# [Task statement]
In the records below, find the line with "cover image of PradushanMaan (Hindi)", then copy each line exactly until you have copied the line with "NURO光のルーターを自分で購入が必要な場合". Leave any picture out.

# [Records to process]
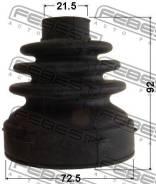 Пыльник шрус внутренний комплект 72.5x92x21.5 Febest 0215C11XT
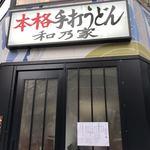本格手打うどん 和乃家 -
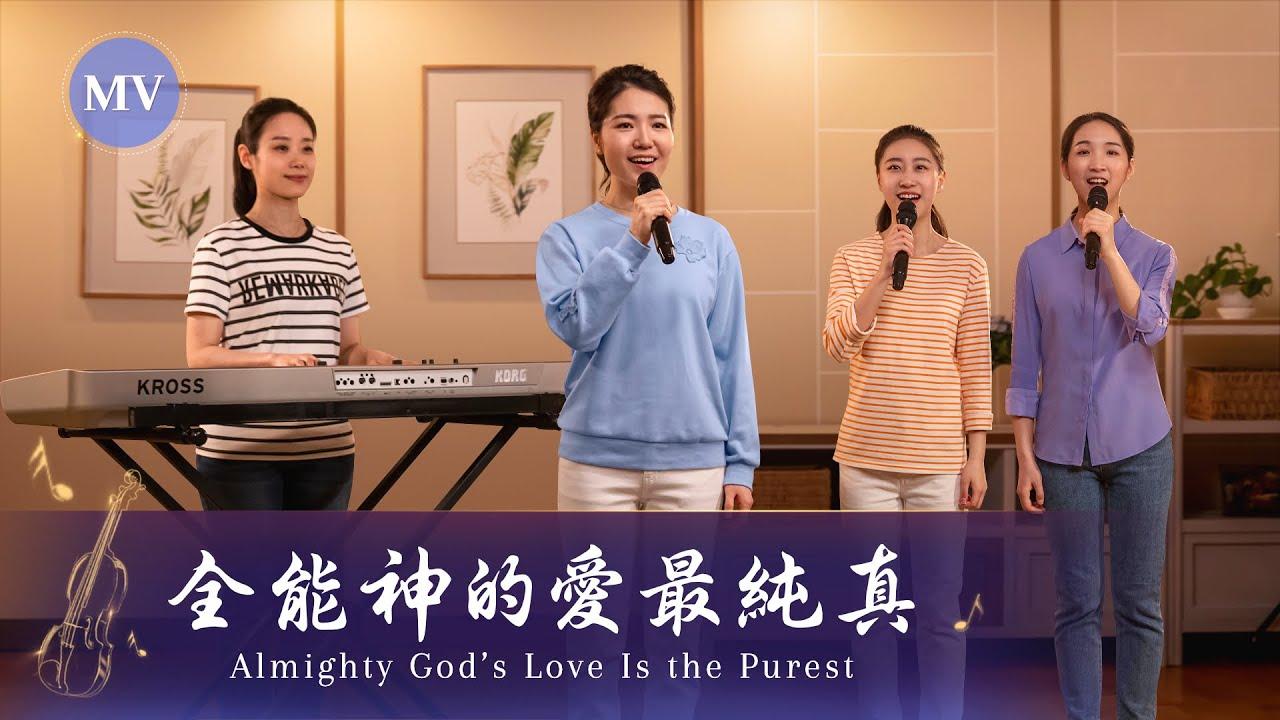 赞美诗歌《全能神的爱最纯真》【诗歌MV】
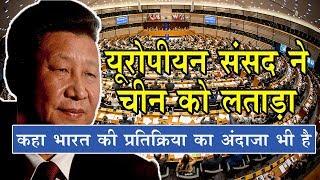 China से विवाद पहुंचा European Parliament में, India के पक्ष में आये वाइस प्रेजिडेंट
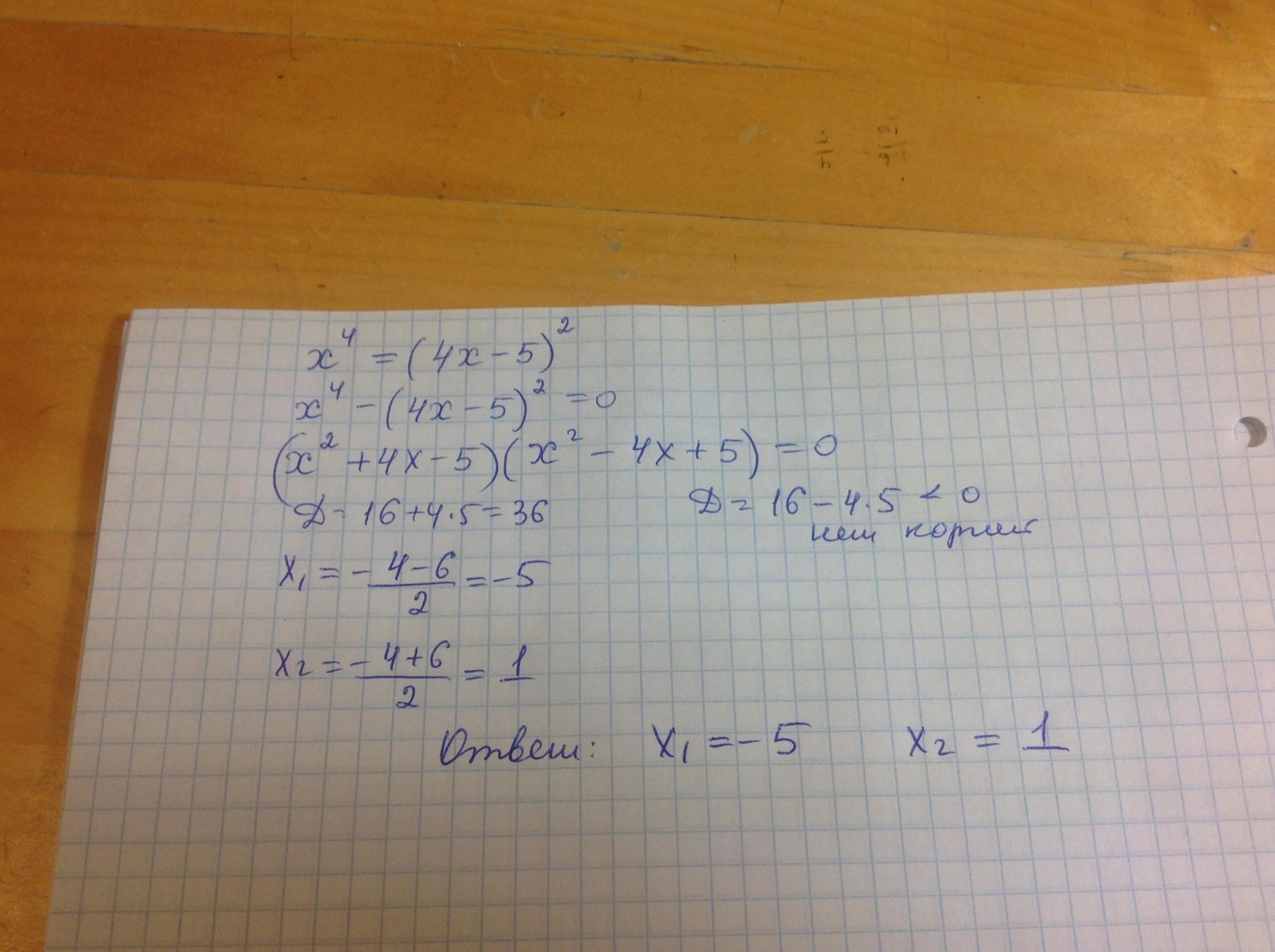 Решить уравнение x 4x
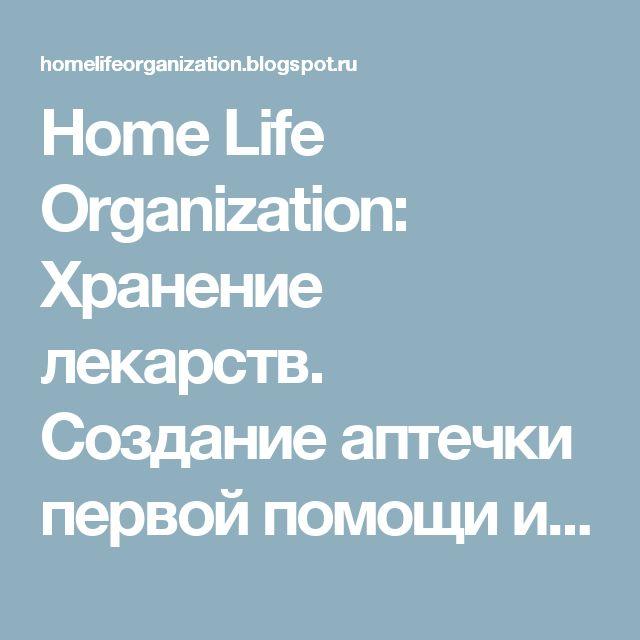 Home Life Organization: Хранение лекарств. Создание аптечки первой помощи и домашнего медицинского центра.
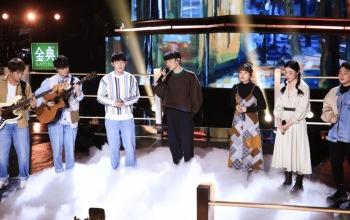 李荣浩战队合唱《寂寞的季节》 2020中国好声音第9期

* * *

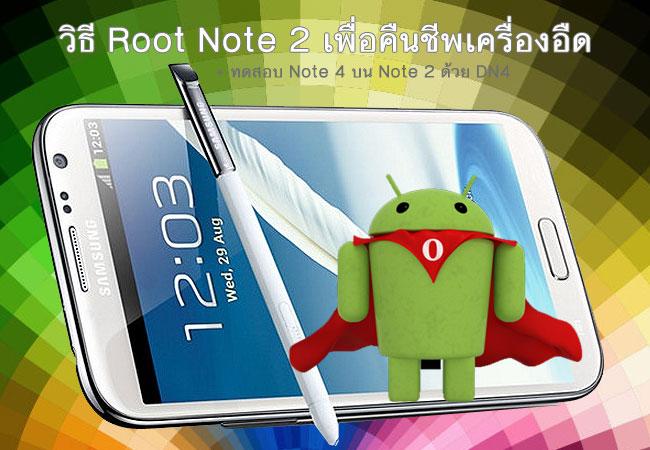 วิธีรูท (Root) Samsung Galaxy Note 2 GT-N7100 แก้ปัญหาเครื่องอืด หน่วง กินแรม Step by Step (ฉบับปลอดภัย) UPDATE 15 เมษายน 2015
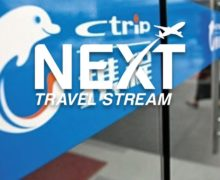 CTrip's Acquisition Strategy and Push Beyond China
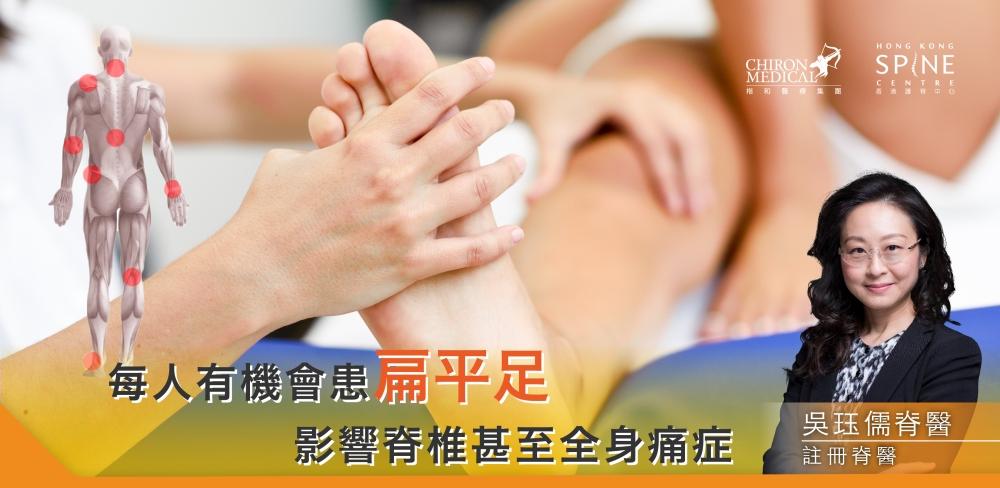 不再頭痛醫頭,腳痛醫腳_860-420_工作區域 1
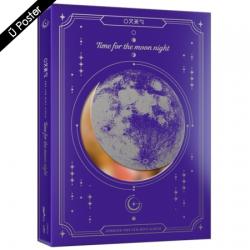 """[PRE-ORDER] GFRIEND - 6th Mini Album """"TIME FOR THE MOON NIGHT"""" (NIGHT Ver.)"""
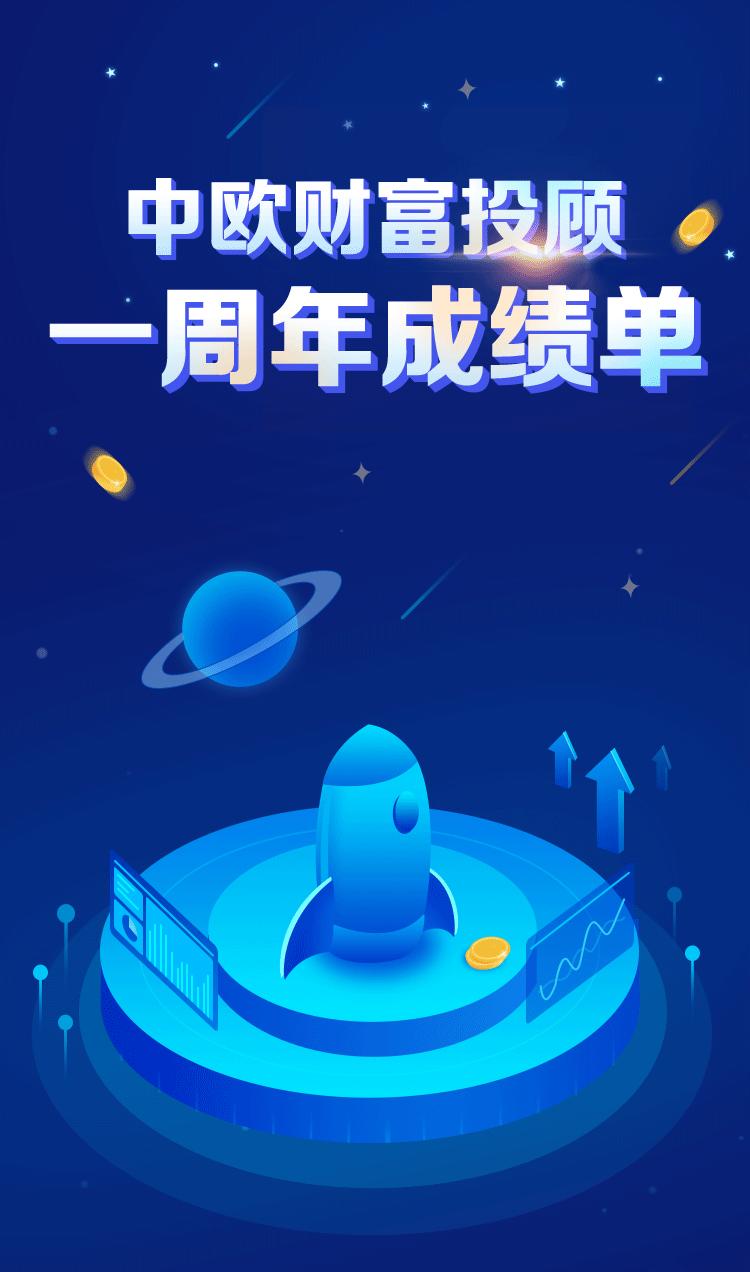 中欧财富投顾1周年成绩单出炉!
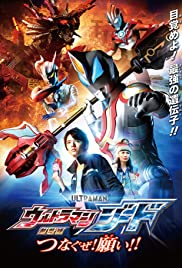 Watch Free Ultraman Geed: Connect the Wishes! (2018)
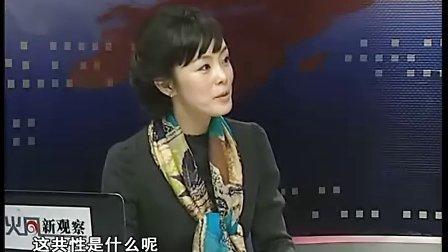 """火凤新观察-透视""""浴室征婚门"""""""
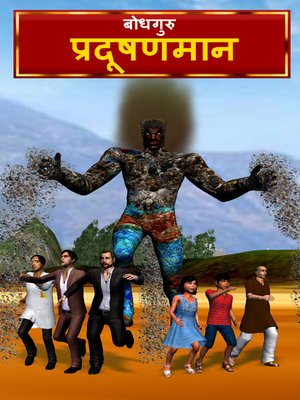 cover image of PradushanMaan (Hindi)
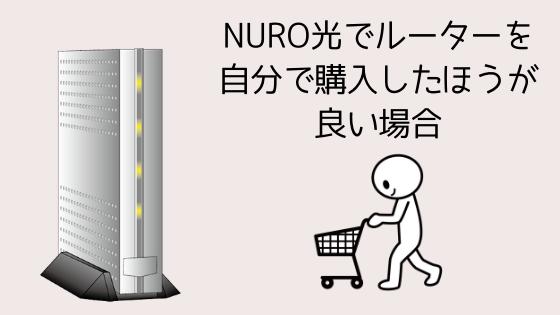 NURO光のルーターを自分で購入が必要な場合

...

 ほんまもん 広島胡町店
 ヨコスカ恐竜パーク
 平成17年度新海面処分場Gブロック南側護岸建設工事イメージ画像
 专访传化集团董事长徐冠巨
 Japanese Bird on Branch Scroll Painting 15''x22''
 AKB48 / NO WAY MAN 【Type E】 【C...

# [The completed task]
 cover image of PradushanMaan (Hindi)
 NURO光のルーターを自分で購入が必要な場合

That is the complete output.